- **Description of the task**
Copy out each of the following rows verbatim, keeping every coordinate and line break unchanged.

- **Excerpted records**
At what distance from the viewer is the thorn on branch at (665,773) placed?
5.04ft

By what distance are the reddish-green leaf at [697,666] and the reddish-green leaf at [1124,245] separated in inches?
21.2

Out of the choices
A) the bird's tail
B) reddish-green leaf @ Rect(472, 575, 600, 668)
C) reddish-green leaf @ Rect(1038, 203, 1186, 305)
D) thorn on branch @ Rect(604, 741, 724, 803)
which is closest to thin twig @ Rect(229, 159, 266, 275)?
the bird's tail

- **Task result**
At what distance from the viewer is the thorn on branch at (665,773) placed?
5.04ft

By what distance are the reddish-green leaf at [697,666] and the reddish-green leaf at [1124,245] separated in inches?
21.2

Out of the choices
A) the bird's tail
B) reddish-green leaf @ Rect(472, 575, 600, 668)
C) reddish-green leaf @ Rect(1038, 203, 1186, 305)
D) thorn on branch @ Rect(604, 741, 724, 803)
which is closest to thin twig @ Rect(229, 159, 266, 275)?
the bird's tail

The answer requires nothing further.